Darkness weighed heavily on Eleanor as consciousness slowly returned, pressing in from all sides. For a moment, there was nothing but that suffocating emptiness—thick, disorienting, endless.
Then, gradually, sound began to seep through.
Voices.
Low. Muffled.
Men.
They were speaking—she could hear that much—but their words refused to make sense.
The sounds overlapped, broke apart, slipped away before her mind could hold onto them.
It felt distant, like trying to listen through water, every syllable distorted and incomplete.
Eleanor tried to move.
The moment she shifted, a sharp metallic clink cut through the silence—loud, jarring, impossible to ignore.
The sound echoed in the room.
And the voices stopped.
Every head turned.
The men who had been speaking just moments ago fell silent, their attention snapping toward her all at once.
Her eyes snapped toward them, quick and unsteady, as if pulled by instinct rather than choice.
This time, there was no blindfold.
Eleanor froze.
Her gaze flickered from one face to another—searching, unsteady—struggling to piece together the figures now fixed on her.
The room came into focus gradually—dim light, concrete walls, and a single flickering bulb hanging from the ceiling. Shadows stretched unevenly across the floor, shifting with every weak tremor of the light.
No windows.
No visible exits beyond a single metal door.
Cold.
Empty.
Her breath grew shallow as awareness settled in.
She lay sprawled across the cold floor, the chill seeping through her skin and settling deep into her bones. Her wrists were bound tightly behind her back, the coarse restraint biting into her flesh, while her ankles were secured just as firmly, leaving no room to move—no room to escape.
A man came forward.
He leaned down slightly and made a soft tapping sound with two fingers against her cheek.
Once.
Twice.
Eleanor flinched.
“Responsive,” he muttered, straightening before adding, louder this time, “She’s awake.”
Eleanor swallowed, her throat dry, her pulse uneven. Still, when she spoke, her voice did not break.
“Why am I here?” Her eyes locked onto the man closest to her. “What do you want?”
A brief silence followed—heavy, deliberate.
Then another man came forward.
He lowered himself onto his heels in front of her, bringing himself to her level—as if he wanted her to feel the closeness.

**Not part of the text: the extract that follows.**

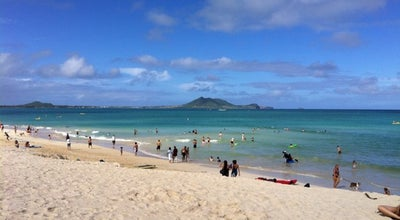 Photo of Park Kailua Beach Park at 450 Kawailoa Rd, Kailua, HI 96734, United States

When he spoke, something in his voice caught her off guard—the same familiar voice she had heard long before she was taken.
“You’re going to make a phone call,” he said.
Eleanor’s gaze snapped to him—sharp, immediate.
She had seen him before.
“To your father.” He continued, “You’ll tell him to reinstate everything. And grant the permit.” His tone calm, almost casual. “And to return what he owes.”
Eleanor simply stared at him.
Then something inside her broke.
“Then you should’ve kidnapped him.” she shot back, her voice slicing through the air. “Not me, you morons.”
A ripple of tension moved through the room.
Her chest rose and fell faster now—but it wasn’t fear driving her.
“You’re not getting a single thing from him,” she added, her lips curling faintly. “You clearly don’t know him.”
The man in front of her didn’t react immediately.
Then his hand came up, gripping her chin, forcing her face upward, “Oh, we will,” he said quietly. “How do you think he’ll run his empire without its newly appointed CEO?”
His fingers tightened just slightly.
“His daughter. The one he values most.”
For a moment—Nothing.
No resistance. No words.
Then—Eleanor laughed.
It started as a small breath, a fractured sound—
And then it grew.
Louder. Sharper. Uncontrolled.
The kind of laughter that didn’t belong in a place like this.
The men exchanged glances—Uneasy—Confused.
It didn’t stop.
It spilled out of her like something had broken loose inside her.
She bent forward slightly, her shoulders shaking, her eyes gleaming with something wild, something knowing.
It took a moment—long enough to unsettle every man in the room—before she finally looked back at him.
“You fools…” she whispered, her voice low and steady, the last trace of laughter still clinging to it.
Her gaze sharpened on him—slow and deliberate.
“I remember you.”
The man in front of her stilled.
His fingers, still curled from where they had gripped her, tightened just slightly—then stopped altogether.
“…What?” he said.
“I remember you,” she repeated, softer this time.
Her eyes moved across them again.
“You should’ve kept the blindfold on,” she added lightly.
Eleanor leaned back again slowly, settling against the cold floor like she had all the time in the world.
Her smile returned—faint, controlled, unshaken.
It didn’t make sense.
By every instinct, every expectation, she should have been terrified—shaking, pleading, desperate for a way out.
But she wasn’t.
It wasn’t the reaction of someone who had broken.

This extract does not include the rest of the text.